According to Sean, this is the version of memory allocator
libtcmalloc-minimal4 2.4-0ubuntu5.16.04.1
jewel: 10.2.7
Test | Type | IOPS |
---|---|---|
4k-rbd_cache_true | rand rw | 10777/13604 (w/r iops) 4k |
4k-rbd_cache_false | rand rw | 10539/28141 (w/r iops) 4k |
4k-rbd_writethrough_cache | rand rw | 660/19887 (w/r iops) 4k |
jewel: 10.2.10 (client/server)
Test | Type | IOPS |
---|---|---|
4k-jewel-latest-rbd_cache_true | rand rw | 9009/20537 (w/r iops) 4k |
4k-jewel_latest_rbd_cache_false | rand rw | 10592/29959 (w/r iops) 4k |
4k-jewel_latest_rbd_cache_writethrough_true | rand rw | 5412/11345 (w/r iops) 4k |
Allicator | Verion | Cache | Type | IOPS | Spreadsheet |
---|---|---|---|---|---|
tcmalloc | 2.4 | 128mb cache | rand rw | 10355/87073 (w/r iops) 4k | Spreadsheet row 18 |
tcmalloc | 2.4 | 256mb cache | rand rw | 9926/30893 (w/r iops) 4k | Spreadsheet row 10 |
jemalloc | 3.6 | rand rw | 14034/30165 (w/r iops) 4k | Spreadsheet row 2 |
Note: These tests were all run using rbd_cache=false with attached volumes
- It's not standard install.
- According to testing done by Red Hat jemalloc will use significantly more memory than tcmalloc on the order to 200M to 300MB per OSD process under nomal use and about 400MB more during recovery. But according to our tests in the lab it only increased by approxiately 100MB
Looking for volume iops to increase and watching for increase memory usage for everyday workload and a recovery
-
Metrics to gather prior to the jemalloc change (Is rpc-maas installed on the staging environment?)
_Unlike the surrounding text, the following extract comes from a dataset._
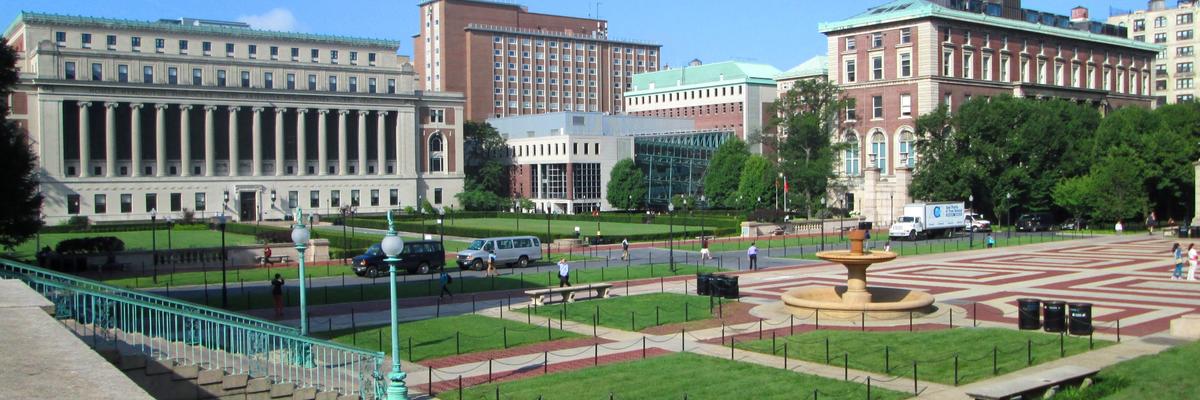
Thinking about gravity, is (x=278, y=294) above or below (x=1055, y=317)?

- attached volume iops (should already have iops and memory)
- Perform a recovery test to gather timming and memory usage
- Define a valid recovery test with RPC support
-
Install/Setup jemalloc
# Install new memory allocator
sudo apt-get install libjemalloc1 libjemalloc-dev
# Uncomment “#LD_PRELOAD=/usr/lib/x86_64-linux-gnu/libjemalloc.so.1” from /etc/default/ceph
# Restart ceph services on the host
- Verify ceph is now using jemalloc
lsof -E | grep malloc
-
Volume performance increase test
- Create several vm and attach a volume using rbd_cache = none
- Run fio to verify the performance gain based on the documented tests you already have
- Review osd memory profile.
-
Recovery (track time of operation and memory foot print)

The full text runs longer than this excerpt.